→ Problem details
Can you return, word for word, the lines of the entries below that run from the line containing "From among the items" through the end of the entries, both ends included?

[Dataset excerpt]
• • •
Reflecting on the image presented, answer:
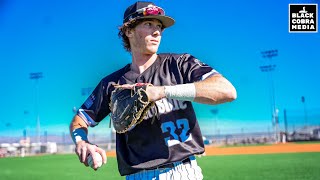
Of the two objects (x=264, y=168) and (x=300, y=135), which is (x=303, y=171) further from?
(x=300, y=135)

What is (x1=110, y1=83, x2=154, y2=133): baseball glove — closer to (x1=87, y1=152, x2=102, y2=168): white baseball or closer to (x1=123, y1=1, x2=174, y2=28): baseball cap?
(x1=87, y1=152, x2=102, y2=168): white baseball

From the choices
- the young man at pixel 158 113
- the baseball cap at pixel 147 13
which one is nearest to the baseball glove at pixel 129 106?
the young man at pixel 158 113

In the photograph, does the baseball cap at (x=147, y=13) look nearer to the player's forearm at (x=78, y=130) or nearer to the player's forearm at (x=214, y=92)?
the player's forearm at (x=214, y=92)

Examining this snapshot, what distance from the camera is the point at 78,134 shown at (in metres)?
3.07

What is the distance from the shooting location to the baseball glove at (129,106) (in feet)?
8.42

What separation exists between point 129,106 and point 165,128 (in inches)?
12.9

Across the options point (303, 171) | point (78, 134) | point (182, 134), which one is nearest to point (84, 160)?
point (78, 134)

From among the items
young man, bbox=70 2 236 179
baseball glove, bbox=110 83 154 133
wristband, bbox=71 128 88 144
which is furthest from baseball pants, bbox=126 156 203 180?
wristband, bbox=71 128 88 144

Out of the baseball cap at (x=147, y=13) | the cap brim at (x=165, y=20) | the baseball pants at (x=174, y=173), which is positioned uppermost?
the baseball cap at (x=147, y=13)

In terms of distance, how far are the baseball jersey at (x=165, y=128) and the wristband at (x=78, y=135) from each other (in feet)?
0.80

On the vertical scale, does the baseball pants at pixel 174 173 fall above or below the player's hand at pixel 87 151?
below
• • •
→ Response to the exercise
From among the items
young man, bbox=70 2 236 179
baseball glove, bbox=110 83 154 133
wristband, bbox=71 128 88 144
which is furthest from baseball pants, bbox=126 156 203 180?
wristband, bbox=71 128 88 144

Out of the baseball cap at (x=147, y=13) | the cap brim at (x=165, y=20) | the baseball pants at (x=174, y=173), which is positioned uppermost?
the baseball cap at (x=147, y=13)

In terms of distance, how far are the baseball jersey at (x=165, y=128) and the wristband at (x=78, y=135) from each other (in feet)?
0.80

On the vertical scale, does the baseball pants at pixel 174 173 fall above or below the player's hand at pixel 87 151?
below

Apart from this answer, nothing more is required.